▸ **WHAT TO WORK ON**: Locate every line in the listing below that contains the string "fill" and copy each one in full. Matching is case-sensitive.
* BEGIN DATA RECORDS *
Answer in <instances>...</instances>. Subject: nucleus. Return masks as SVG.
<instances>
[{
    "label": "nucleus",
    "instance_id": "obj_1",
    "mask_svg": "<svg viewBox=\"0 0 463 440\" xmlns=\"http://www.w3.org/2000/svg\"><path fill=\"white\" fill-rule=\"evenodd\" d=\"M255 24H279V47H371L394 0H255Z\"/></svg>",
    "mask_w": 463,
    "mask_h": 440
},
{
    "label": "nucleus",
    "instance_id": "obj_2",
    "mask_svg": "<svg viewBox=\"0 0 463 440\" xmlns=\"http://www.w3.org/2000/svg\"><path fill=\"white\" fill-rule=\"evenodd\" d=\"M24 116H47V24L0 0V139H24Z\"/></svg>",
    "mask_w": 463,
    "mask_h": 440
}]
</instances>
* END DATA RECORDS *
▸ **OUTPUT OF THE EXERCISE**:
    "mask_svg": "<svg viewBox=\"0 0 463 440\" xmlns=\"http://www.w3.org/2000/svg\"><path fill=\"white\" fill-rule=\"evenodd\" d=\"M255 24H279V47H371L394 0H255Z\"/></svg>",
    "mask_svg": "<svg viewBox=\"0 0 463 440\" xmlns=\"http://www.w3.org/2000/svg\"><path fill=\"white\" fill-rule=\"evenodd\" d=\"M24 116H47V24L0 0V139H24Z\"/></svg>",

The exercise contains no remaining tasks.